Stored data:
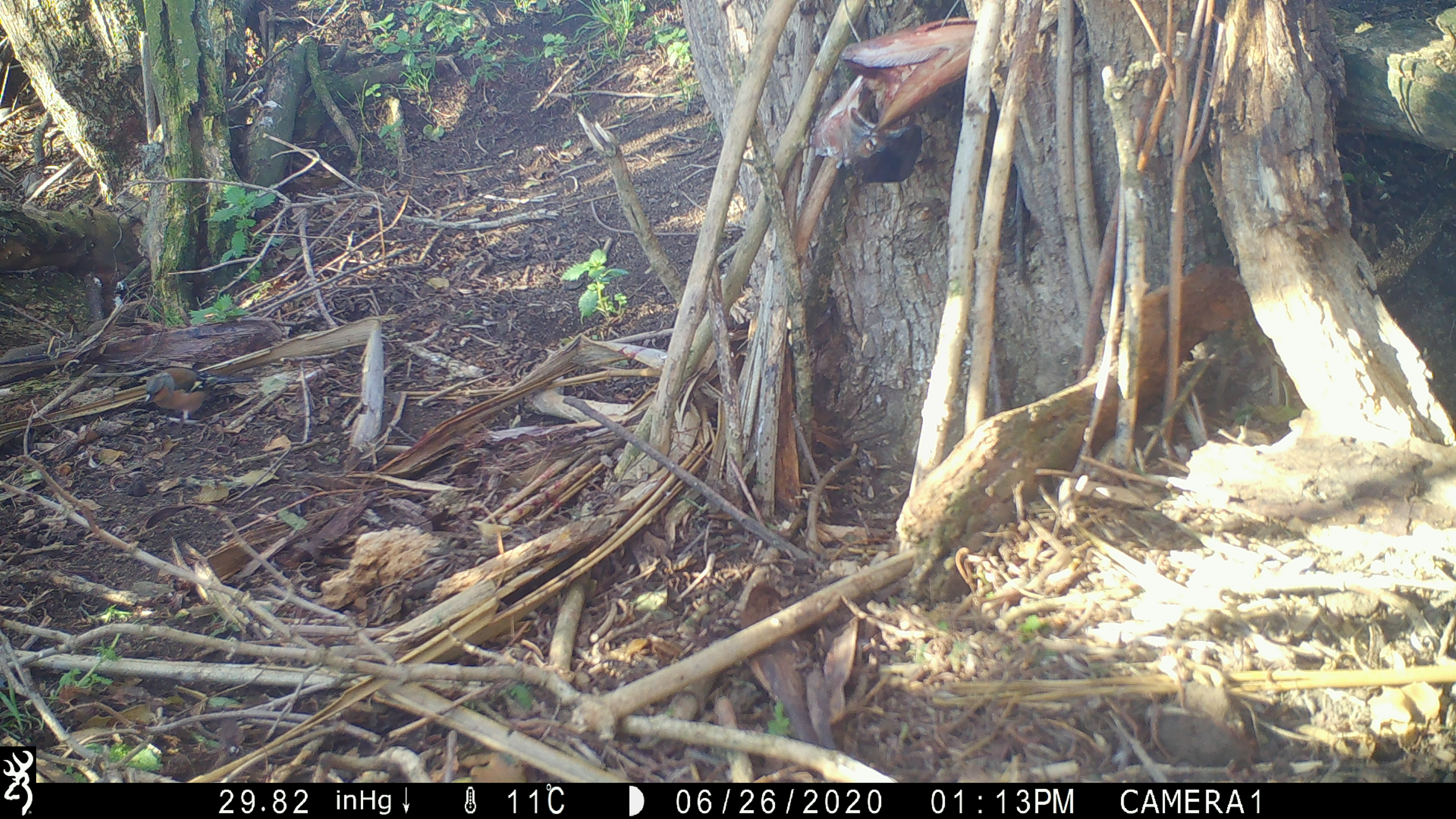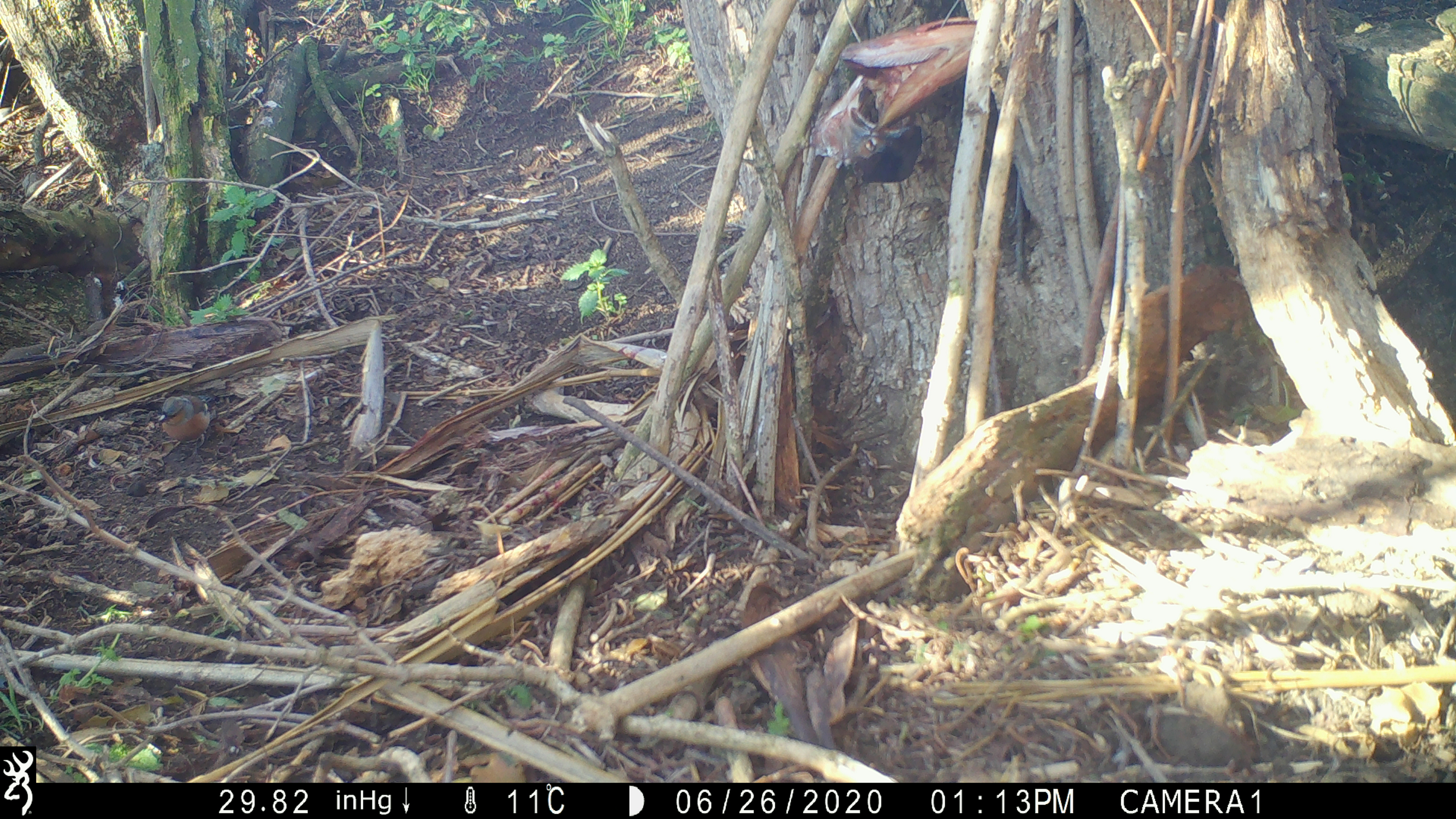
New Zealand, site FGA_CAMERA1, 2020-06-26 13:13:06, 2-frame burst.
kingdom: Animalia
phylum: Chordata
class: Aves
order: Passeriformes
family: Fringillidae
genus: Fringilla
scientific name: Fringilla coelebs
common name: common chaffinch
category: chaffinch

Your goal: Return the entries exactly as given. Do not include pictures.

Answer below:
New Zealand, site FGA_CAMERA1, 2020-06-26 13:13:06, 2-frame burst.
kingdom: Animalia
phylum: Chordata
class: Aves
order: Passeriformes
family: Fringillidae
genus: Fringilla
scientific name: Fringilla coelebs
common name: common chaffinch
category: chaffinch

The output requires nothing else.